It’s a nasty word that F word. No one likes to hear it, especially if it’s being applied to them, but sometimes we just have to face facts and admit that we have failed. Of course, we can’t fail unless we have some measure of what success means, and the higher our idea of success, the easier it is to fail. Aiming high is a risk, but if we don’t aim high, we may be limiting ourselves.
Failure is subjective. One person’s idea of success may be another’s idea of failure, so on a mental level, we can sidestep it quite easily by changing our idea of success, but on an emotional level, it’s harder to wriggle away from.
Warning: the rest of this post may be uncomfortable for some readers.
Last night I felt like a failure and it was a strange feeling, kind of liberating in a way because once you’ve failed there’s no where lower to go, but it’s also a heavy depressing feeling especially if you consider that the last five years of your life just might have been a waste of time.
Generally, we don’t like to talk about failure. The online writing community likes to support and inspire each other and that’s great, but the truth of the matter is that some of us will fail, but I can tell you that at the same time as being miserable, it isn’t so bad. I’ll tell you why in another post. For now let’s look at why I feel like a failure.
My initial aim in writing Lethal Inheritance was to write something not only good but also something that would help millions of readers understand their mind and find mental peace and clarity. I did that. The fact that Debbie Golvan wanted to represent me proved to me that it was good. My beta readers assured me that it also achieved my aims in helping readers at least become aware the power of their mind. However, I have failed to get it to millions of readers. In fact, I have failed to get it to any readers apart from the beta readers and the publishers who have rejected it.
The nasty truth is that most writers also fail to find a publisher. (Apparently the figure is that only 5% do) We all like to think that we will be one of the ones who do, but it really is much more likely that we won’t. Those of you who have read this blog for a while will know how close I have come to finding one and how supportive some of my rejections have been, but after 2 years with my agent, I still don’t have a publisher. Is it any wonder that I’m feeling like I might be wasting my time?
Yes, I can publish independently through Catapult Press and I will if the few remaining publishers don’t come through, but the American agent Debbie often works with also rejected my manuscript which cuts off our hopes for picking up something from the US market. So it’s not looking good. I also know that Indie publishing won’t get the book to the same numbers of people as it would with a traditional publisher. I also know that it’s bloody hard work for little return. Yeah, I’ve failed at that as well. (I’ll do another post on the details)
This feeling has sapped my desire to write but I’m still at it, writing blog posts and working on my magical realism montage of scenes. Why, because I can’t not do it and because once you’ve failed things can only get better. Also, I love what I write. What I’m writing now is even more outside the box and though some people will love it, others will undoubtedly misunderstand it. I’ve always been an artist of one kind or another and it’s always been the way with everything I have ever done. Why did I think this would be any different?

## Given instruction
Print everything in the post on failure from "Generally, we don’t" down to "like a failure.", keeping the wording unchanged. The lines that follow were taken from a separate source.

## Data segment
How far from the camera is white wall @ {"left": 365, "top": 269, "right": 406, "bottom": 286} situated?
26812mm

## Solution below
Generally, we don’t like to talk about failure. The online writing community likes to support and inspire each other and that’s great, but the truth of the matter is that some of us will fail, but I can tell you that at the same time as being miserable, it isn’t so bad. I’ll tell you why in another post. For now let’s look at why I feel like a failure.